_Page-level text extractions_:
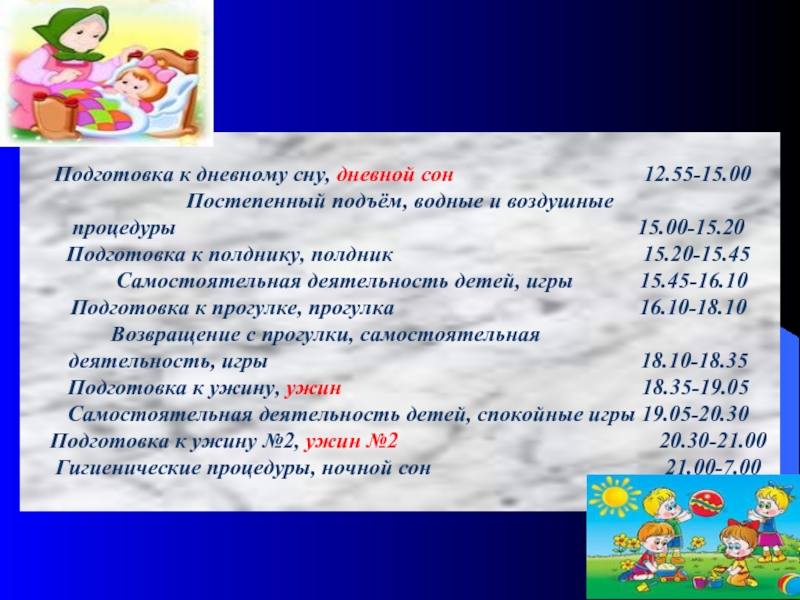 Подготовка к дневному сну, дневной сон 12.55-15.00

Постепенный подъём, водные и воздушные процедуры 15.00-15.20

Подготовка к полднику, полдник 15.20-15.45

Самостоятельная деятельность детей, игры 15.45-16.10

Подготовка к прогулке, прогулка 16.10-18.10

Возвращение с прогулки, самостоятельная деятельность, игры 18.10-18.35

Подготовка к ужину, ужин 18.35-19.05

Самостоятельная деятельность детей, спокойные игры 19.05-20.30

Подготовка к ужину №2, ужин №2 20.30-21.00

Гигиенические процедуры, ночной сон 21.00-7.00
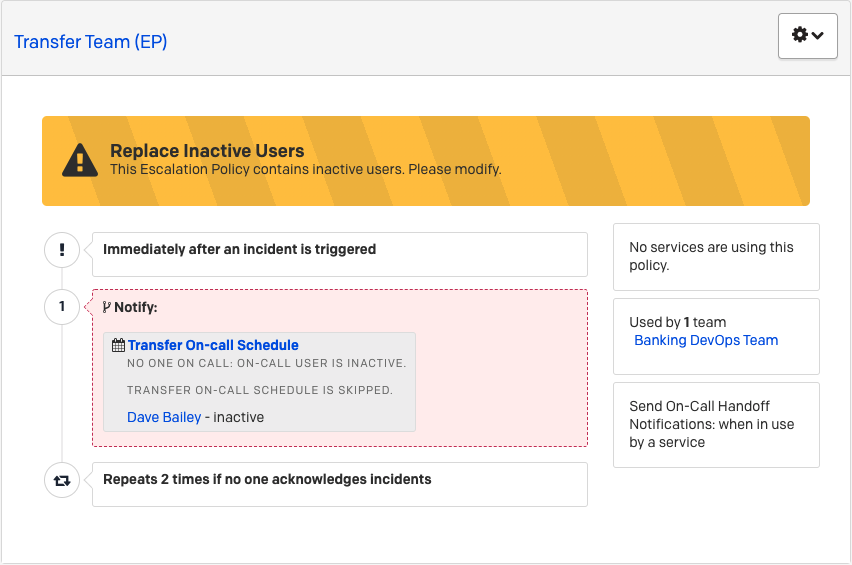 Transfer Team (EP)

Replace Inactive Users
This Escalation Policy contains inactive users. Please modify.

!
Immediately after an incident is triggered

1
Notify:

Transfer On-call Schedule
NO ONE ON CALL: ON-CALL USER IS INACTIVE.

TRANSFER ON-CALL SCHEDULE IS SKIPPED.

Dave Bailey - inactive

Repeats 2 times if no one acknowledges incidents

No services are using this policy.

Used by 1 team
Banking DevOps Team

Send On-Call Handoff Notifications: when in use by a service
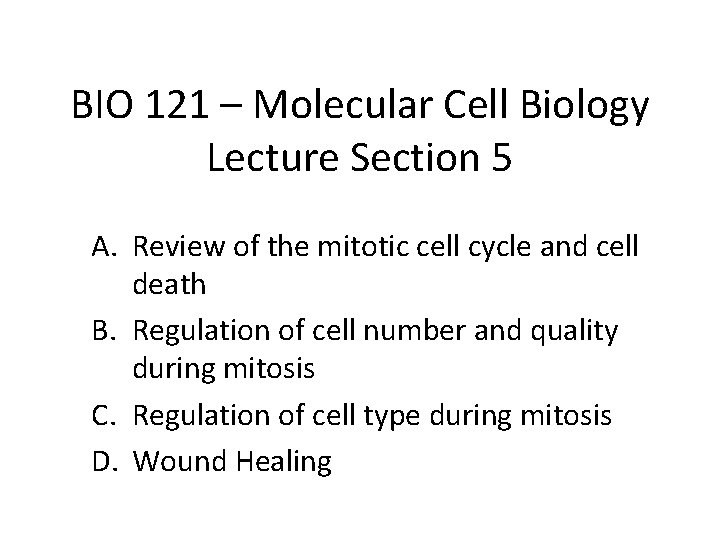 BIO 121 – Molecular Cell Biology
Lecture Section 5

A. Review of the mitotic cell cycle and cell death
B. Regulation of cell number and quality during mitosis
C. Regulation of cell type during mitosis
D. Wound Healing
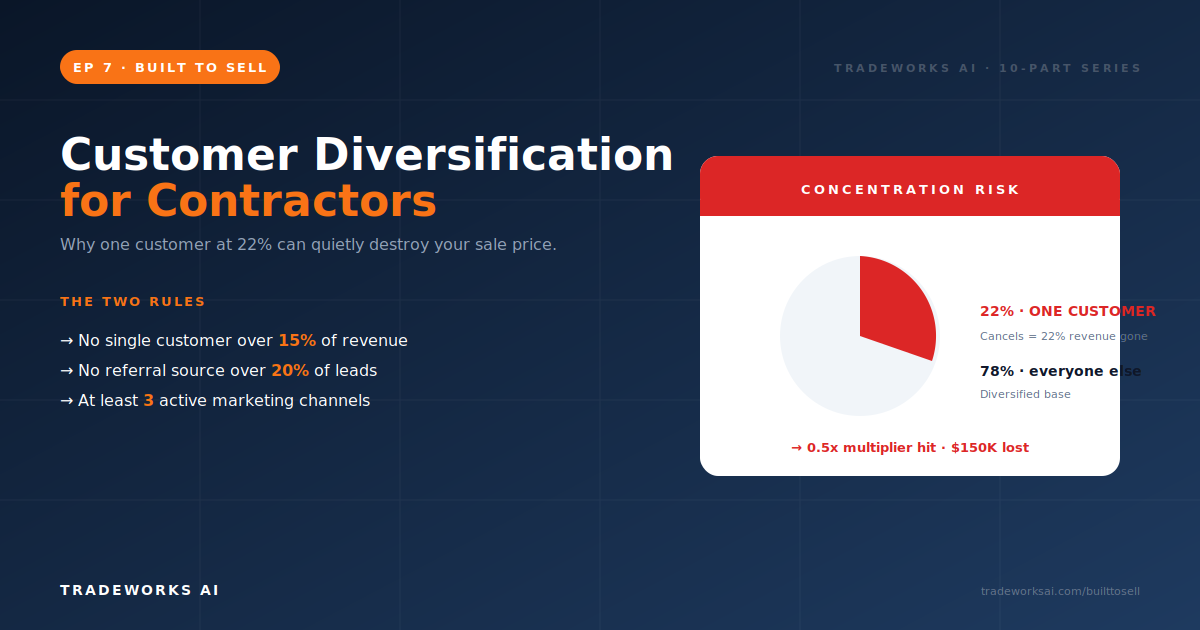 EP 7 · BUILT TO SELL

TRADEWORKS AI · 10-PART SERIES

Customer Diversification for Contractors

Why one customer at 22% can quietly destroy your sale price.

THE TWO RULES

→ No single customer over 15% of revenue

→ No referral source over 20% of leads

→ At least 3 active marketing channels

CONCENTRATION RISK

22% · ONE CUSTOMER

Cancels = 22% revenue gone

78% · everyone else

Diversified base

→ 0.5x multiplier hit · $150K lost

TRADEWORKS AI

tradeworksai.com/builttosell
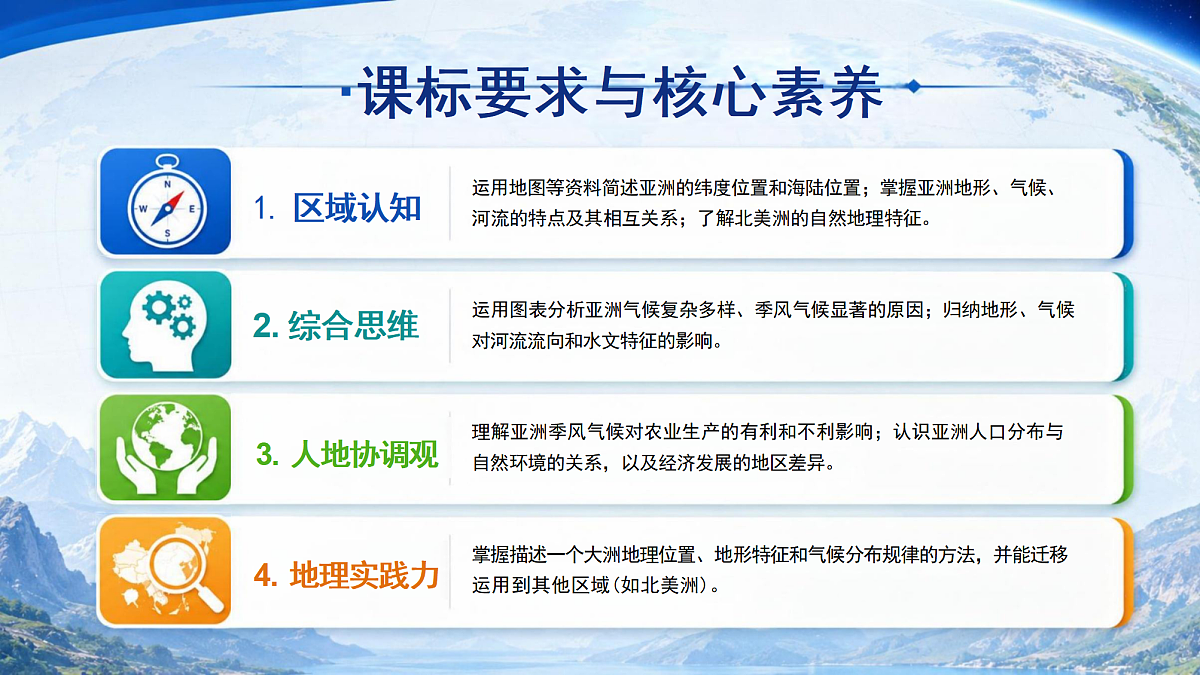 课标要求与核心素养

N
W E
S

1. 区域认知

运用地图等资料简述亚洲的纬度位置和海陆位置；掌握亚洲地形、气候、河流的特点及其相互关系；了解北美洲的自然地理特征。

2. 综合思维

运用图表分析亚洲气候复杂多样、季风气候显著的原因；归纳地形、气候对河流流向和水文特征的影响。

3. 人地协调观

理解亚洲季风气候对农业生产的有利和不利影响；认识亚洲人口分布与自然环境的关系，以及经济发展的地区差异。

4. 地理实践力

掌握描述一个大洲地理位置、地形特征和气候分布规律的方法，并能迁移运用到其他区域（如北美洲）。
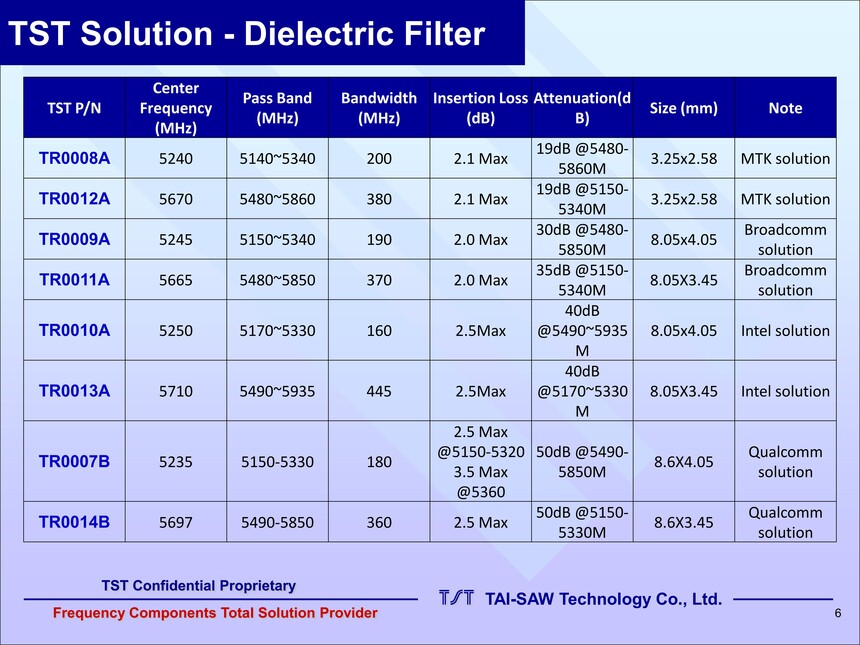 TST Solution - Dielectric Filter

| TST P/N | Center Frequency (MHz) | Pass Band (MHz) | Bandwidth (MHz) | Insertion Loss (dB) | Attenuation(dB) | Size (mm) | Note |
|---|---|---|---|---|---|---|---|
| TR0008A | 5240 | 5140~5340 | 200 | 2.1 Max | 19dB @5480-5860M | 3.25x2.58 | MTK solution |
| TR0012A | 5670 | 5480~5860 | 380 | 2.1 Max | 19dB @5150-5340M | 3.25x2.58 | MTK solution |
| TR0009A | 5245 | 5150~5340 | 190 | 2.0 Max | 30dB @5480-5850M | 8.05x4.05 | Broadcomm solution |
| TR0011A | 5665 | 5480~5850 | 370 | 2.0 Max | 35dB @5150-5340M | 8.05X3.45 | Broadcomm solution |
| TR0010A | 5250 | 5170~5330 | 160 | 2.5Max | 40dB @5490~5935M | 8.05x4.05 | Intel solution |
| TR0013A | 5710 | 5490~5935 | 445 | 2.5Max | 40dB @5170~5330M | 8.05X3.45 | Intel solution |
| TR0007B | 5235 | 5150-5330 | 180 | 2.5 Max @5150-5320 3.5 Max @5360 | 50dB @5490-5850M | 8.6X4.05 | Qualcomm solution |
| TR0014B | 5697 | 5490-5850 | 360 | 2.5 Max | 50dB @5150-5330M | 8.6X3.45 | Qualcomm solution |

TST Confidential Proprietary
Frequency Components Total Solution Provider
TST TAI-SAW Technology Co., Ltd.
6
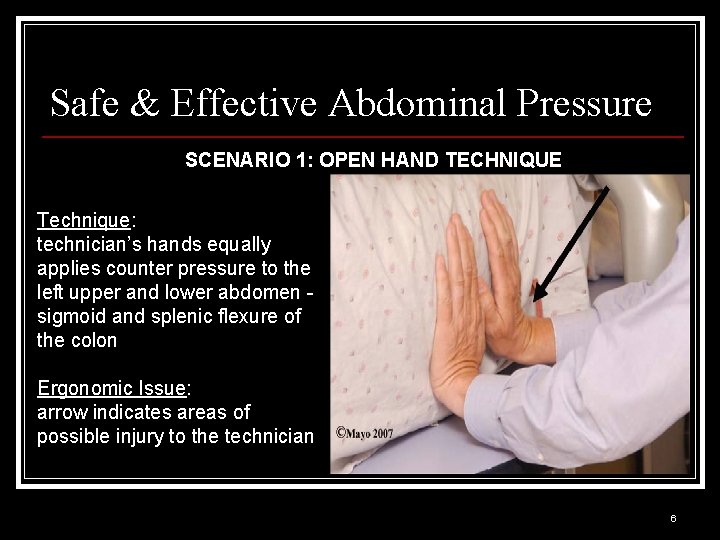 Safe & Effective Abdominal Pressure

SCENARIO 1: OPEN HAND TECHNIQUE

Technique:
technician's hands equally applies counter pressure to the left upper and lower abdomen - sigmoid and splenic flexure of the colon

Ergonomic Issue:
arrow indicates areas of possible injury to the technician

©Mayo 2007

6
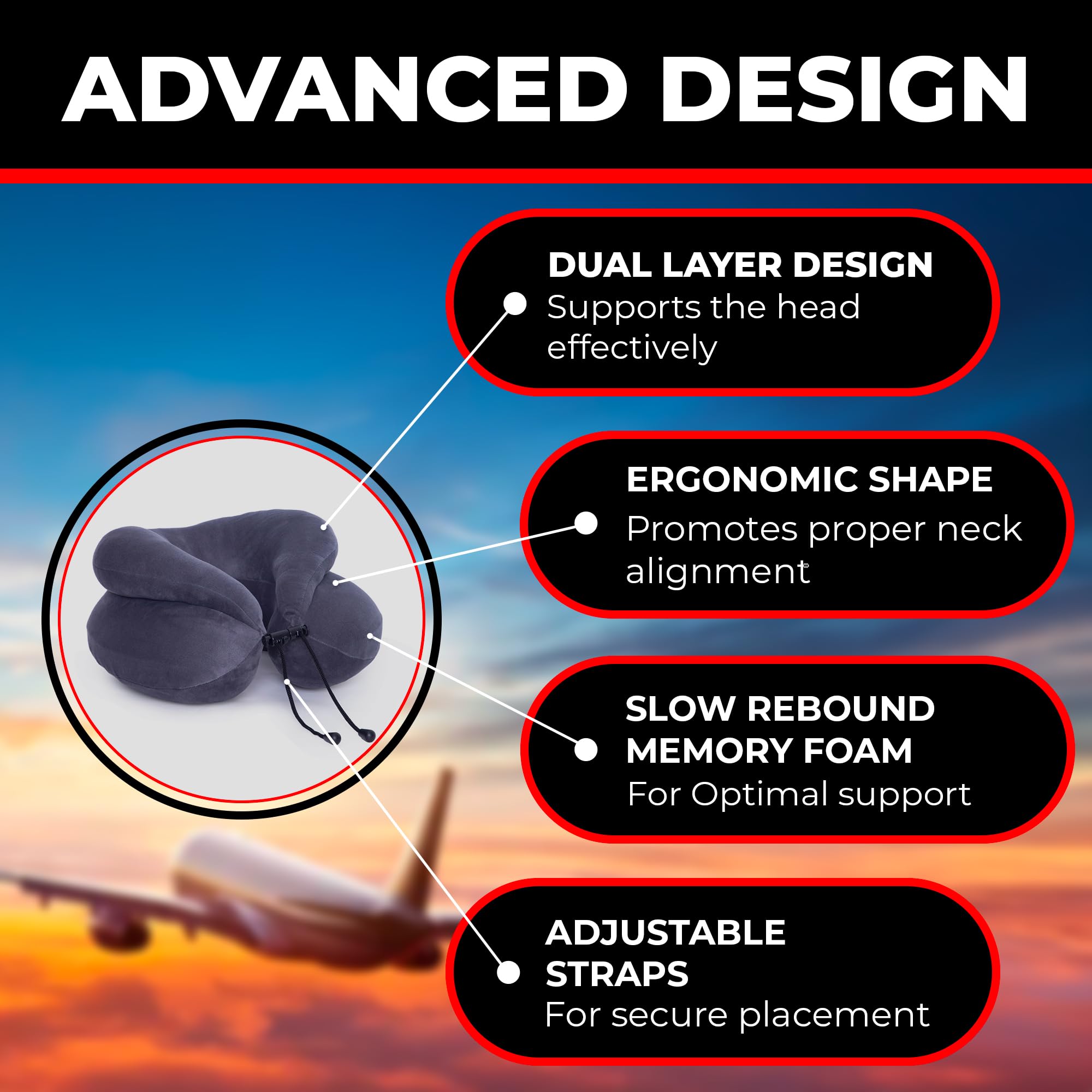 ADVANCED DESIGN

DUAL LAYER DESIGN
Supports the head effectively

ERGONOMIC SHAPE
Promotes proper neck alignment

SLOW REBOUND MEMORY FOAM
For Optimal support

ADJUSTABLE STRAPS
For secure placement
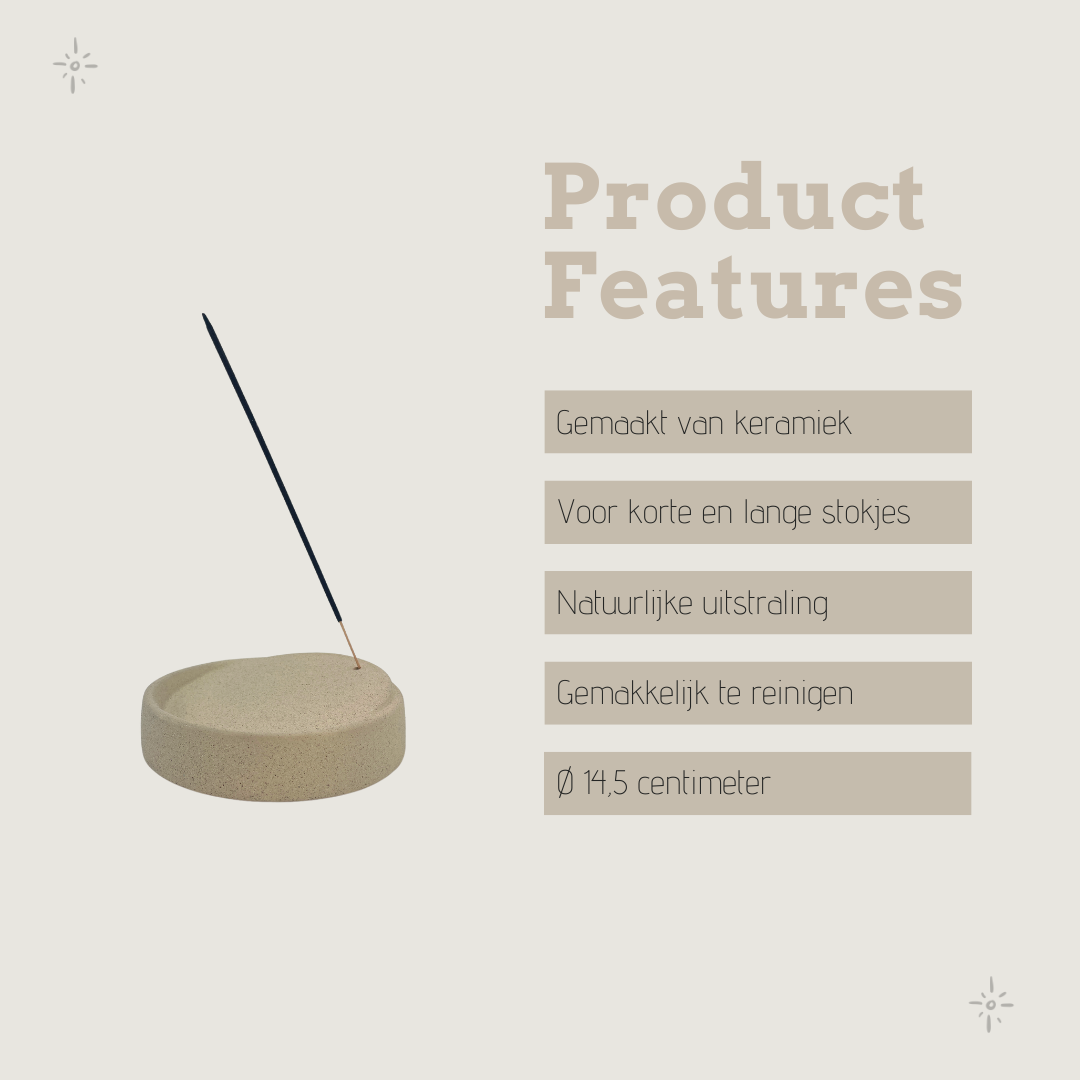 Product Features

Gemaakt van keramiek

Voor korte en lange stokjes

Natuurlijke uitstraling

Gemakkelijk te reinigen

Ø 14,5 centimeter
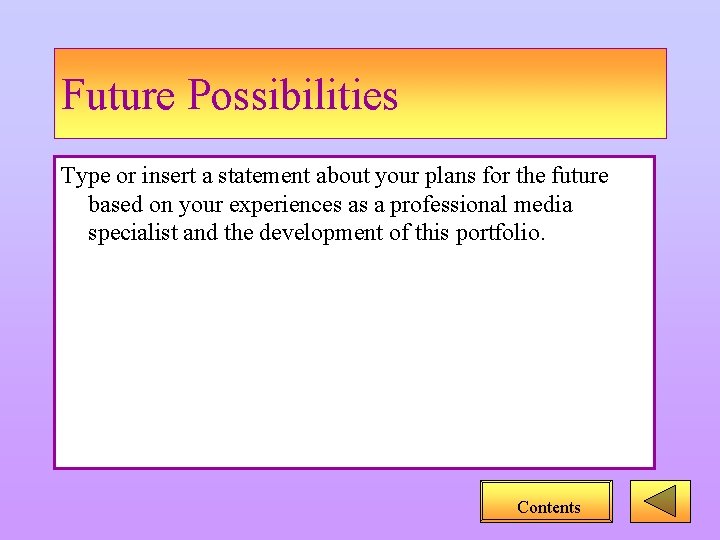 Future Possibilities

Type or insert a statement about your plans for the future based on your experiences as a professional media specialist and the development of this portfolio.

Contents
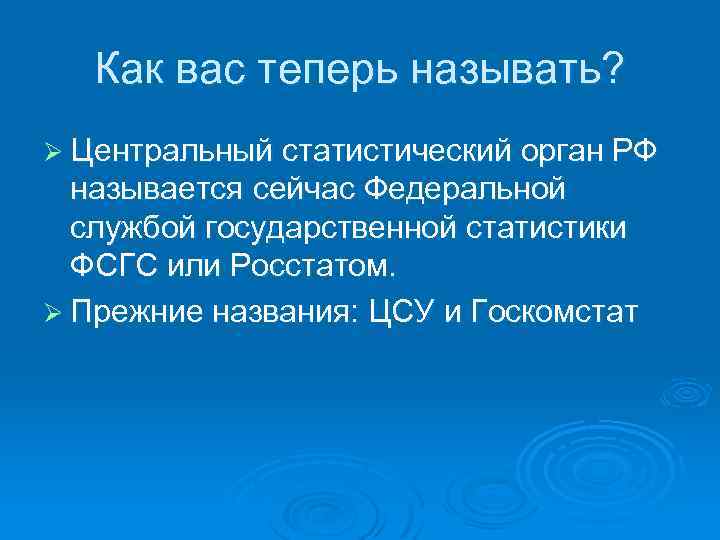 Как вас теперь называть?

➢ Центральный статистический орган РФ называется сейчас Федеральной службой государственной статистики ФСГС или Росстатом.

➢ Прежние названия: ЦСУ и Госкомстат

_EXERCISE BRIEF_:
From first line to last, return the records verbatim without their pictures.

_COMPLETED TASK_:
 Подготовка к дневному сну, дневной сон 12.55-15.00

Постепенный подъём, водные и воздушные процедуры 15.00-15.20

Подготовка к полднику, полдник 15.20-15.45

Самостоятельная деятельность детей, игры 15.45-16.10

Подготовка к прогулке, прогулка 16.10-18.10

Возвращение с прогулки, самостоятельная деятельность, игры 18.10-18.35

Подготовка к ужину, ужин 18.35-19.05

Самостоятельная деятельность детей, спокойные игры 19.05-20.30

Подготовка к ужину №2, ужин №2 20.30-21.00

Гигиенические процедуры, ночной сон 21.00-7.00
 Transfer Team (EP)

Replace Inactive Users
This Escalation Policy contains inactive users. Please modify.

!
Immediately after an incident is triggered

1
Notify:

Transfer On-call Schedule
NO ONE ON CALL: ON-CALL USER IS INACTIVE.

TRANSFER ON-CALL SCHEDULE IS SKIPPED.

Dave Bailey - inactive

Repeats 2 times if no one acknowledges incidents

No services are using this policy.

Used by 1 team
Banking DevOps Team

Send On-Call Handoff Notifications: when in use by a service
 BIO 121 – Molecular Cell Biology
Lecture Section 5

A. Review of the mitotic cell cycle and cell death
B. Regulation of cell number and quality during mitosis
C. Regulation of cell type during mitosis
D. Wound Healing
 EP 7 · BUILT TO SELL

TRADEWORKS AI · 10-PART SERIES

Customer Diversification for Contractors

Why one customer at 22% can quietly destroy your sale price.

THE TWO RULES

→ No single customer over 15% of revenue

→ No referral source over 20% of leads

→ At least 3 active marketing channels

CONCENTRATION RISK

22% · ONE CUSTOMER

Cancels = 22% revenue gone

78% · everyone else

Diversified base

→ 0.5x multiplier hit · $150K lost

TRADEWORKS AI

tradeworksai.com/builttosell
 课标要求与核心素养

N
W E
S

1. 区域认知

运用地图等资料简述亚洲的纬度位置和海陆位置；掌握亚洲地形、气候、河流的特点及其相互关系；了解北美洲的自然地理特征。

2. 综合思维

运用图表分析亚洲气候复杂多样、季风气候显著的原因；归纳地形、气候对河流流向和水文特征的影响。

3. 人地协调观

理解亚洲季风气候对农业生产的有利和不利影响；认识亚洲人口分布与自然环境的关系，以及经济发展的地区差异。

4. 地理实践力

掌握描述一个大洲地理位置、地形特征和气候分布规律的方法，并能迁移运用到其他区域（如北美洲）。
 TST Solution - Dielectric Filter

| TST P/N | Center Frequency (MHz) | Pass Band (MHz) | Bandwidth (MHz) | Insertion Loss (dB) | Attenuation(dB) | Size (mm) | Note |
|---|---|---|---|---|---|---|---|
| TR0008A | 5240 | 5140~5340 | 200 | 2.1 Max | 19dB @5480-5860M | 3.25x2.58 | MTK solution |
| TR0012A | 5670 | 5480~5860 | 380 | 2.1 Max | 19dB @5150-5340M | 3.25x2.58 | MTK solution |
| TR0009A | 5245 | 5150~5340 | 190 | 2.0 Max | 30dB @5480-5850M | 8.05x4.05 | Broadcomm solution |
| TR0011A | 5665 | 5480~5850 | 370 | 2.0 Max | 35dB @5150-5340M | 8.05X3.45 | Broadcomm solution |
| TR0010A | 5250 | 5170~5330 | 160 | 2.5Max | 40dB @5490~5935M | 8.05x4.05 | Intel solution |
| TR0013A | 5710 | 5490~5935 | 445 | 2.5Max | 40dB @5170~5330M | 8.05X3.45 | Intel solution |
| TR0007B | 5235 | 5150-5330 | 180 | 2.5 Max @5150-5320 3.5 Max @5360 | 50dB @5490-5850M | 8.6X4.05 | Qualcomm solution |
| TR0014B | 5697 | 5490-5850 | 360 | 2.5 Max | 50dB @5150-5330M | 8.6X3.45 | Qualcomm solution |

TST Confidential Proprietary
Frequency Components Total Solution Provider
TST TAI-SAW Technology Co., Ltd.
6
 Safe & Effective Abdominal Pressure

SCENARIO 1: OPEN HAND TECHNIQUE

Technique:
technician's hands equally applies counter pressure to the left upper and lower abdomen - sigmoid and splenic flexure of the colon

Ergonomic Issue:
arrow indicates areas of possible injury to the technician

©Mayo 2007

6
 ADVANCED DESIGN

DUAL LAYER DESIGN
Supports the head effectively

ERGONOMIC SHAPE
Promotes proper neck alignment

SLOW REBOUND MEMORY FOAM
For Optimal support

ADJUSTABLE STRAPS
For secure placement
 Product Features

Gemaakt van keramiek

Voor korte en lange stokjes

Natuurlijke uitstraling

Gemakkelijk te reinigen

Ø 14,5 centimeter
 Future Possibilities

Type or insert a statement about your plans for the future based on your experiences as a professional media specialist and the development of this portfolio.

Contents
 Как вас теперь называть?

➢ Центральный статистический орган РФ называется сейчас Федеральной службой государственной статистики ФСГС или Росстатом.

➢ Прежние названия: ЦСУ и Госкомстат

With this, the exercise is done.